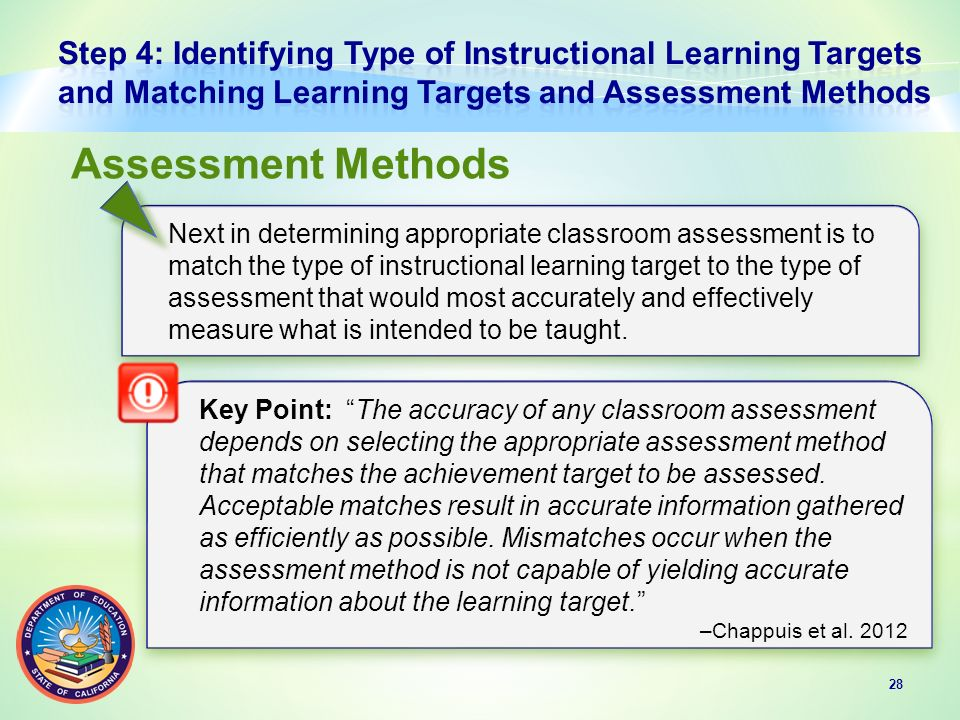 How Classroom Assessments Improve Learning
+ + + +
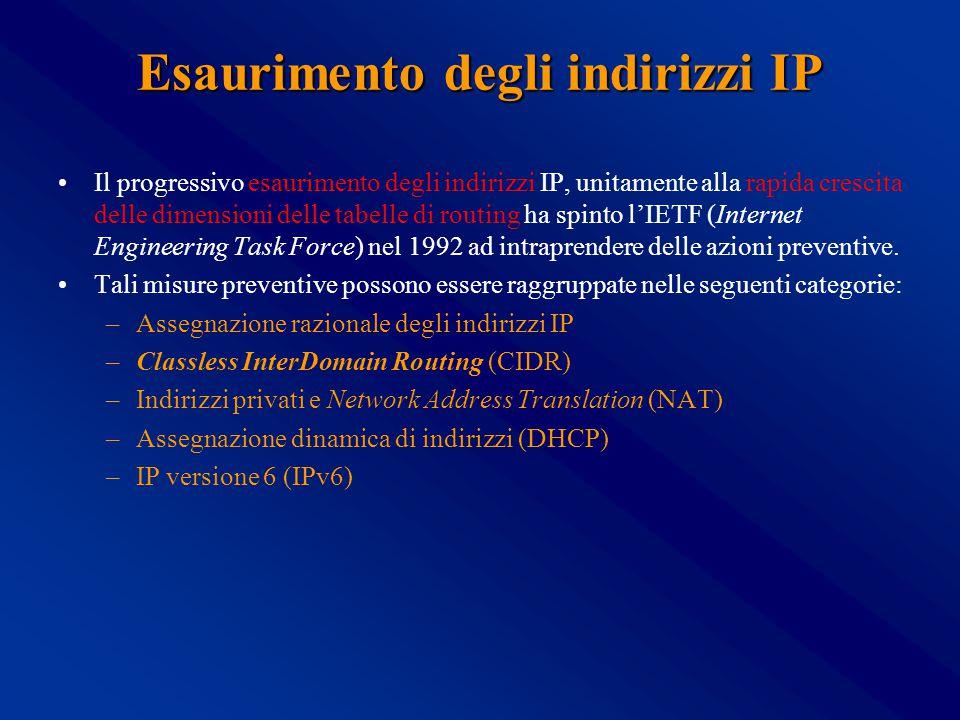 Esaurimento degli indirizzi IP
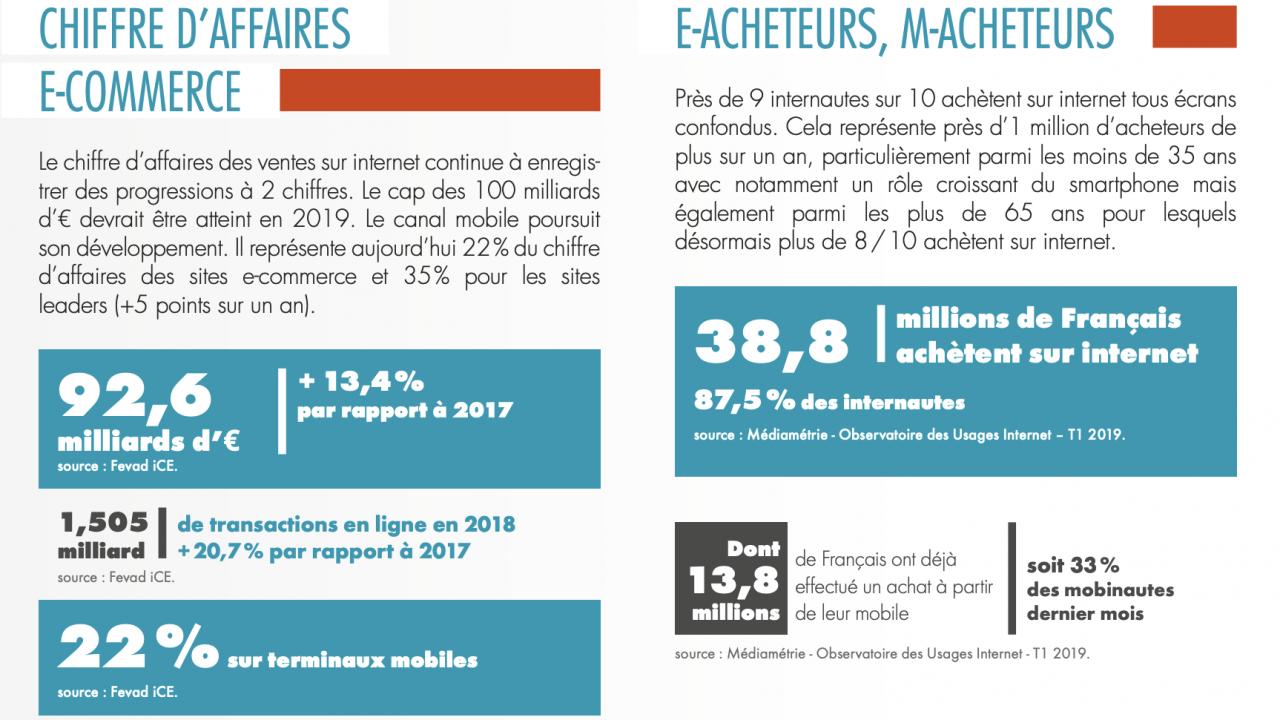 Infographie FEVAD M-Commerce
+ + + +
▶ EXERCISE DIRECTIONS
From the records above, quote word for word only the lines beginning at the line that has "Esaurimento degli indirizzi IP" and stopping after the line that has "Infographie FEVAD M-Commerce". Omit the pictures.

▶ RESPONSE
 Esaurimento degli indirizzi IP
 Infographie FEVAD M-Commerce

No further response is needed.